# Rena XP1 issues



## secretaccount (May 30, 2010)

Hi everyone,

Long time lurker here; was into this hobby a few years back, but I've stopped and decided to start a few days ago.



I just bought an aquarium setup which included a used Rena XP1 canister filter.

Right from the start I realized there was a circle ring that was hollow. I need to get a rubber seal (o-ring) for it.

The second part was that the impeller part looked like it was missing something... The end parts of the shaft weren't there. It was just the impeller and shaft, but not the black knob part.


I tested it out anyways, and for the most part, it's worked. Priming works, but it doesn't fill up all the way; there's a 2" gap in the canister. I got this to fill up by slightly taking out one clamp and shutting it back down before too much water came out. The next day I noticed the water level in the canister dropped back down 2" again. I used the same method again and it's still full so far (maybe it's a fluke).


So for the most part, it works, but would changing the impeller and the gaskets/o-ring fix this these issues? Is this the cause for the canister not filling up/priming perfectly? I'm considering taking a loss and just buy an AC300, instead of replacing these parts.


Thanks in advance for any input!


----------



## Diztrbd1 (Apr 21, 2010)

Replacing the parts may help, King Eds carries most of them I believe. In my experience there will always be a small gap of air in the top. I can never get rid of it in mine. I tilt it from one side to the other several times while it's running and it helps remove most of it. But usually always an air pocket in the top. Runs fine and quiet regardless of that however.


----------



## secretaccount (May 30, 2010)

Thanks for the input!

The cost of the replacement impeller costs $32.95 and the gasket kit costs $10.95 at J&L Aquatics. Although I _think_ I can buy the gasket parts at Home Depot for a lot cheaper.

Buying an AC70/300 new is $47.95 there, too. I'm just worried even after replacing the parts, these issues still wouldn't be fixed. Right now I'm still running it just to test it and it's working good for the most part. It's not as quiet as I thought it would be, but I do have a few kinks in there.

Also, would the small gap cause the motor to overheat? I assumed the water at the top would lubricate/cool it.

Sorry about asking more! I really appreciate it.


----------



## gklaw (May 31, 2010)

If you are talking about the little O-ring around assembly that snap onto the top. The Any O-ring about the same thickness will work. 
You can also take it to a automotive parts store. They now have a rack of O-rings of various sizes now. Match it to the other one that is left. May be $0.50.
If the one missing is on the intake side, it may suck air into the the canister.
The little nub is tricky to get without buying the whole shaft if they even sell just the shaft.

Ask if someone here has an old one kicking around. Otherwise, you have to rig something up from a small piece of rubber. May be the eraser from a mechanical pencil?

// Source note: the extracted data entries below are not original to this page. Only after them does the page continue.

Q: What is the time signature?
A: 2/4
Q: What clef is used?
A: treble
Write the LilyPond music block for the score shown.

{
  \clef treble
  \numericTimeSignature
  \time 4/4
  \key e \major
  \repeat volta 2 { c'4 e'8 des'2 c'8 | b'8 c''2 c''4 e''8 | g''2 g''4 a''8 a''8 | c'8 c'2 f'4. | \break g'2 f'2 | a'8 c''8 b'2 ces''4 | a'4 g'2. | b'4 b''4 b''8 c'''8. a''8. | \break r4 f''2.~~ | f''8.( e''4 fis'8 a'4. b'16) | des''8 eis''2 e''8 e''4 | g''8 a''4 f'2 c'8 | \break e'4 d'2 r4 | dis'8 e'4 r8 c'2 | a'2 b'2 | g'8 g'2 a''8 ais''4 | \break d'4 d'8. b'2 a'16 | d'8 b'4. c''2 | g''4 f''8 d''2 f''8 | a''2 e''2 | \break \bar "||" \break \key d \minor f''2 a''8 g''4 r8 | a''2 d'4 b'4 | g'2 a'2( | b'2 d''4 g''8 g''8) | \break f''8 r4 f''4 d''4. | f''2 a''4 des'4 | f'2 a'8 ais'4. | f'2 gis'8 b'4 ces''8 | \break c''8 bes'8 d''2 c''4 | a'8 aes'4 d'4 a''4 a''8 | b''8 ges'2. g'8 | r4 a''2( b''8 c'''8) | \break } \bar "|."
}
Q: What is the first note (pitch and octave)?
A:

Since it is an XP1 that my worth only $40-$50. I would just buy a used one. Someone is selling an XP3 for like $60. Grab that one and keep the XP1 for spare parts.


----------



## secretaccount (May 30, 2010)

Thanks for the help gklaw. I think I'll be using another filter and ditching this one. The cost to fix it doesn't seem worth it at all.


----------



## gklaw (May 31, 2010)

Don't ditch it  Post it FF and someone will grab that faster than you could blink =)


----------



## blurry (May 10, 2010)

Id even take the filter if you dont want it


----------



## secretaccount (May 30, 2010)

Hahaha I'll see how it goes. I've got an offer from a friend (surprised I even got one) who's still on the fence about it.

It's still running right now and it seems to be fine. A few parts are missing like the valve control and an O-ring around the impeller cap, but it seems to be working fine. The canister is still full and the water hasn't dropped down an inch or two.


----------